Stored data

/---

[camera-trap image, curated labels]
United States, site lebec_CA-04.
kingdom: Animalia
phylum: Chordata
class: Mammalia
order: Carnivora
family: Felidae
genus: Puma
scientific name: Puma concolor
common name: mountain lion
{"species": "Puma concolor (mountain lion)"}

\---

§ Assignment
What are the lines from the one with "kingdom: Animalia" through the end of the records above? Set them down exactly, both ends included, and nothing else.

§ The answer
kingdom: Animalia
phylum: Chordata
class: Mammalia
order: Carnivora
family: Felidae
genus: Puma
scientific name: Puma concolor
common name: mountain lion
{"species": "Puma concolor (mountain lion)"}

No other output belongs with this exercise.